Goal of the exercise: Swap every "camera" in the items below for "viewer", leaving all other text as it stands.

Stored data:
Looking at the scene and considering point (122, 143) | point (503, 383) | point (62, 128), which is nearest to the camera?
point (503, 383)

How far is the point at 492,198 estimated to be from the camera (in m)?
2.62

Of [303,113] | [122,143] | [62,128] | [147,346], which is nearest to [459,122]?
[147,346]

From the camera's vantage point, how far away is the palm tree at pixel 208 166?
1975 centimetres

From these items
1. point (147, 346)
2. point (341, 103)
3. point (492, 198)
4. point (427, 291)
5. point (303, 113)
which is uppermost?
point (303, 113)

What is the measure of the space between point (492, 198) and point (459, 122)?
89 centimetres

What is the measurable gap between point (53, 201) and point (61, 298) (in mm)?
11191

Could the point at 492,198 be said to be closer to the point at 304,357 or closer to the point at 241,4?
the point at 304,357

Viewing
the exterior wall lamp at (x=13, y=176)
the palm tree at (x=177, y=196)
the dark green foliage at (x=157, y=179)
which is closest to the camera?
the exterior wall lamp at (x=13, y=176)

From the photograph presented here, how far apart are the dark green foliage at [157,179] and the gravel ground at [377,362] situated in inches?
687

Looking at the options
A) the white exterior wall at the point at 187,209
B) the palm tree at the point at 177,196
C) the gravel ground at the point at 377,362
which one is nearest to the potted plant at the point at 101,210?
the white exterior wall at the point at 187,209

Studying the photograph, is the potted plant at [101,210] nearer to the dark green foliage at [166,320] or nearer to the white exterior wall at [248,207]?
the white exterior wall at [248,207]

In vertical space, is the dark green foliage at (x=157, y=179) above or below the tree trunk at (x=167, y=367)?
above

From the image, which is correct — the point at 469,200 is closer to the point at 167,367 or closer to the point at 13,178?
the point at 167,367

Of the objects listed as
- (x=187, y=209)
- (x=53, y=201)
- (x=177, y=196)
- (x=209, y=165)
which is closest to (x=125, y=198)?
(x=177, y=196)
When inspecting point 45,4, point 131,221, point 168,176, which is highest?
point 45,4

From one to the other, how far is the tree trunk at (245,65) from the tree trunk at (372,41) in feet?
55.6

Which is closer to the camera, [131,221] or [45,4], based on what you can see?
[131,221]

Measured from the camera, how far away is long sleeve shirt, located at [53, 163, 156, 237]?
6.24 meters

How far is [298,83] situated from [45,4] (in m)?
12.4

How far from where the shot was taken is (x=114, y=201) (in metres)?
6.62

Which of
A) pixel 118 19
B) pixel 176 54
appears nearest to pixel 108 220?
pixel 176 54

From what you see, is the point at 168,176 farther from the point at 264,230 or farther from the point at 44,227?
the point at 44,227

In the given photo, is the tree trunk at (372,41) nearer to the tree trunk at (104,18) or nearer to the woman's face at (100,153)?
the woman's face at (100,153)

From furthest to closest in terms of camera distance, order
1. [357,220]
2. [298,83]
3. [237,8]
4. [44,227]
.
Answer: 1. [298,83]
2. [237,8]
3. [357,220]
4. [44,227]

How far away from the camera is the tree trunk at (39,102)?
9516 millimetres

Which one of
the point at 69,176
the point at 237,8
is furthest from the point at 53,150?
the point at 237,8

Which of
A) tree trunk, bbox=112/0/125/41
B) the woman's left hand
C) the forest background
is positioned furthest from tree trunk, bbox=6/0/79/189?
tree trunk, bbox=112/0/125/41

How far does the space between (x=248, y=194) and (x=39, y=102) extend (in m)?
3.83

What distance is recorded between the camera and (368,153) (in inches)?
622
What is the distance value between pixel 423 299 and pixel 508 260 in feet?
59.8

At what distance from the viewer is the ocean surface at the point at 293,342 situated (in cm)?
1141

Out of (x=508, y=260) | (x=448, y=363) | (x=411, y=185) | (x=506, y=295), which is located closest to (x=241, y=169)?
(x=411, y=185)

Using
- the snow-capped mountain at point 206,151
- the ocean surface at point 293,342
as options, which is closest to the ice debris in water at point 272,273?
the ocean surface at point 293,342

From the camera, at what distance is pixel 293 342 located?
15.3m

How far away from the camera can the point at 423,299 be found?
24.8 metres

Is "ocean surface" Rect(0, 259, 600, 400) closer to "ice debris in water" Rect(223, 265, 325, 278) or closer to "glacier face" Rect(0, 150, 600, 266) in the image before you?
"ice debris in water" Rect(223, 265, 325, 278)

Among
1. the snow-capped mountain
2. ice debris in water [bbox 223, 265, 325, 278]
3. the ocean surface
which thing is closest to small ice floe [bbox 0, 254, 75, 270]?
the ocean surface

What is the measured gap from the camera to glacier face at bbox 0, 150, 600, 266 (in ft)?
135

Response to this exercise:
Looking at the scene and considering point (122, 143) | point (503, 383) | point (62, 128), which is nearest to the viewer?
point (503, 383)

How far is the point at 492,198 estimated to be from the viewer (in m)?
2.62

Of [303,113] | [122,143] | [62,128] | [147,346], which is nearest to [459,122]?
[147,346]

From the viewer's vantage point, how far away is the palm tree at pixel 208 166?
1975 centimetres

From these items
1. point (147, 346)
2. point (341, 103)
3. point (492, 198)
4. point (427, 291)
5. point (303, 113)
which is uppermost?
point (303, 113)

What is the measure of the space between point (492, 198) and point (459, 122)?
89 centimetres

What is the measurable gap between point (53, 201) and point (61, 298) (in mm)?
11191

Could the point at 492,198 be said to be closer to the point at 304,357 or closer to the point at 241,4?
the point at 304,357

Viewing
the exterior wall lamp at (x=13, y=176)
the palm tree at (x=177, y=196)
the dark green foliage at (x=157, y=179)
which is closest to the viewer?
the exterior wall lamp at (x=13, y=176)

From the photograph presented here, how far apart are the dark green foliage at [157,179] and the gravel ground at [377,362] situated in inches?
687

Looking at the options
A) the white exterior wall at the point at 187,209
B) the palm tree at the point at 177,196
C) the gravel ground at the point at 377,362
which one is nearest to the potted plant at the point at 101,210?
the white exterior wall at the point at 187,209

Studying the photograph, is the potted plant at [101,210] nearer to the dark green foliage at [166,320] or nearer to the white exterior wall at [248,207]?
the white exterior wall at [248,207]

In vertical space, is the dark green foliage at (x=157, y=179) above or below the tree trunk at (x=167, y=367)?
above

From the image, which is correct — the point at 469,200 is closer to the point at 167,367 or closer to the point at 13,178?
the point at 167,367

Of the objects listed as
- (x=187, y=209)
- (x=53, y=201)
- (x=177, y=196)
- (x=209, y=165)
which is closest to (x=125, y=198)?
(x=177, y=196)
When inspecting point 45,4, point 131,221, point 168,176, which is highest?
point 45,4

From one to the other, how far is the tree trunk at (245,65) from the tree trunk at (372,41) in feet?
55.6

Which is closer to the viewer, [131,221] or [45,4], based on what you can see?
[131,221]

Measured from the viewer, how far away is long sleeve shirt, located at [53, 163, 156, 237]?
6.24 meters

How far is [298,83] situated from [45,4] (in m)?
12.4

How far from where the shot was taken is (x=114, y=201) (in metres)?
6.62

Which of
A) pixel 118 19
B) pixel 176 54
appears nearest to pixel 108 220?
pixel 176 54

From what you see, is the point at 168,176 farther from the point at 264,230 or farther from the point at 44,227?
the point at 44,227

In the given photo, is the tree trunk at (372,41) nearer to the tree trunk at (104,18) or nearer to the woman's face at (100,153)?
the woman's face at (100,153)

From furthest to closest in terms of viewer distance, order
1. [357,220]
2. [298,83]
3. [237,8]
4. [44,227]
.
Answer: 1. [298,83]
2. [237,8]
3. [357,220]
4. [44,227]

How far away from the viewer is the tree trunk at (39,102)?
9516 millimetres

Which one of
the point at 69,176
the point at 237,8
is furthest from the point at 53,150?
the point at 237,8

Which of
A) tree trunk, bbox=112/0/125/41
B) the woman's left hand
C) the forest background
is positioned furthest from tree trunk, bbox=6/0/79/189?
tree trunk, bbox=112/0/125/41

How far does the space between (x=248, y=194) and (x=39, y=102) extend (in m)?
3.83

What distance is recorded between the viewer and (368,153) (in inches)?
622
What is the distance value between pixel 423 299 and pixel 508 260 in feet?
59.8

At what distance from the viewer is the ocean surface at the point at 293,342 situated (in cm)?
1141

Out of (x=508, y=260) | (x=448, y=363) | (x=411, y=185) | (x=506, y=295), which is located closest to (x=241, y=169)?
(x=411, y=185)

Using
- the snow-capped mountain at point 206,151
- the ocean surface at point 293,342
as options, which is closest to the ice debris in water at point 272,273?
the ocean surface at point 293,342

From the viewer, at what distance is pixel 293 342 located?
15.3m

How far away from the viewer can the point at 423,299 be found?
24.8 metres

Is "ocean surface" Rect(0, 259, 600, 400) closer to "ice debris in water" Rect(223, 265, 325, 278) or closer to "glacier face" Rect(0, 150, 600, 266) in the image before you?
"ice debris in water" Rect(223, 265, 325, 278)

Among
1. the snow-capped mountain
2. ice debris in water [bbox 223, 265, 325, 278]
3. the ocean surface
which thing is closest to small ice floe [bbox 0, 254, 75, 270]?
the ocean surface

What is the measured gap from the viewer to glacier face at bbox 0, 150, 600, 266 (in ft)?
135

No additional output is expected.